* **Document segment**:
______________________________
BCB LETTERHEAD
Exhibit 99.1
BCB LETTERHEAD
March 31, 2010
Xxxxxx X. Xxxxxxxxxx
Chairman of the Board
Pamrapo Bancorp, Inc.
000 Xxxxxx X
Bayonne, New Jersey 07002
Re: | Agreement and Plan of Merger by and between BCB Bancorp, Inc. and Pamrapo Bancorp, Inc. as amended |
Dear Xx. Xxxxxxxxxx:
Pursuant to discussions between BCB Bancorp, Inc. and Pamrapo Bancorp, Inc. and discussions between BCB Bancorp, Inc. and its primary federal and state regulator, BCB Bancorp, Inc.’s intends to complete the merger pursuant to an “Alternative Structure” as permitted by Section 9.2 of the above referenced merger agreement. Under the Alternative Structure, the merger will be completed as contemplated in the merger agreement except that (i) the directors as set forth in Exhibit 1.4 of the merger agreement of the Surviving Corporation and Surviving Institution shall be revised so as to consist of Xxxxxx Xxxxxxxx, Xxxxxx X. Xxxxxx, Xxxxxx Xxxxxx, Xxxxx Xxxxxxx, Xxxx X. Xxxxx, Xxxxxx Xxxx, Xxxxxx Xxxxxxx, Xxxxxxxxx Xxxxxxxxxx, Xxxxxx Xxxxxxxxxx, Xxxxxx Xxxxxx and Xxxxxxx Xxxxxx and (ii) Directors Xxxxxxxx and Xxxxxxxx waive their rights to a Consulting Agreement or Advisory board Position with the Surviving Corporation and Surviving Institution pursuant to Section 6.11(j) of the Merger Agreement.
______________________________
* **Input data**:
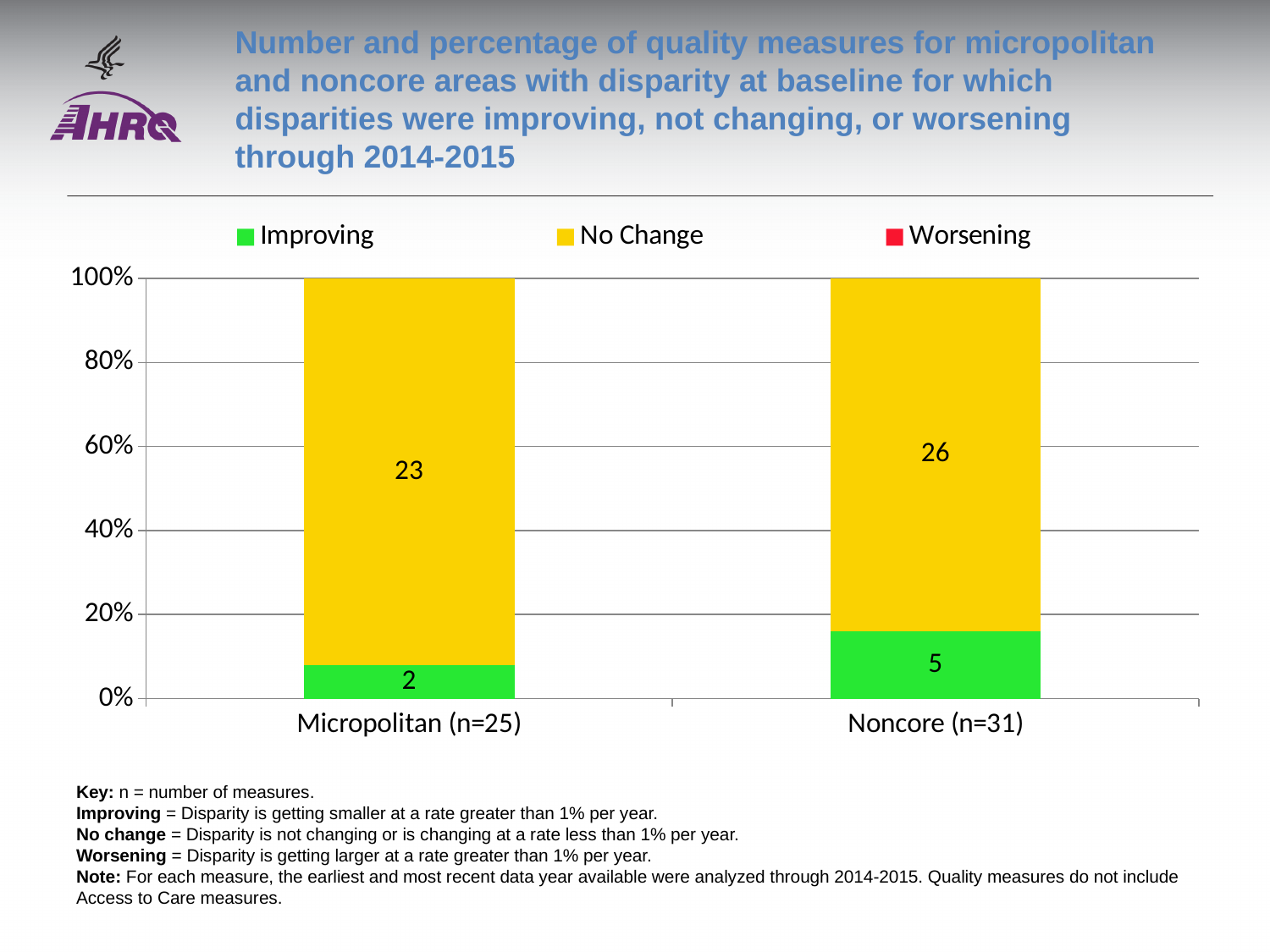
What is the number of No Change measures for Micropolitan (n=25)? 23 How many series does the legend list? 3 What is the total of the labeled values in the Micropolitan (n=25) bar? 25 Is the Improving share of the Noncore (n=31) bar greater or less than 20%? less Is the No Change share of the Micropolitan (n=25) bar greater or less than 80%? greater What is the number of No Change measures for Noncore (n=31)? 26 What is the difference between the No Change counts for Noncore (n=31) and Micropolitan (n=25)? 3 Which category has the higher number of Improving measures, Micropolitan (n=25) or Noncore (n=31)? Noncore (n=31) How many categories are shown on the x axis? 2 What kind of chart is shown on the slide? Stacked bar chart What is the number of Improving measures for Micropolitan (n=25)? 2 What is the number of Improving measures for Noncore (n=31)? 5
______________________________
* **Using the information**:
a - Answer these from the BCB Bancorp merger letter:
(i) What date does the letter carry?
(ii) Which section of the merger agreement permits the "Alternative Structure"?
(iii) Under which section of the merger agreement do the Consulting Agreement or Advisory board Position rights arise?
b - Write the next part of the BCB Bancorp merger letter, starting after its last sentence.
The lines come from a different source than the letter.

* **Responses by task**:
a -
(i) March 31, 2010
(ii) Section 9.2
(iii) Section 6.11(j)

b -
BCB Bancorp, Inc. waives its right to consider only the above referenced changes from constituting a “Burdensome Condition” under the merger agreement.
Pursuant to Section 9.2, please provide to BCB Bancorp, Inc. Pamrapo Bancorp, Inc.’s consent to the changes noted above by signing below. By signing below Pamrapo Bancorp, Inc. waives only the above referenced changes from being deemed a “Burdensome Condition.”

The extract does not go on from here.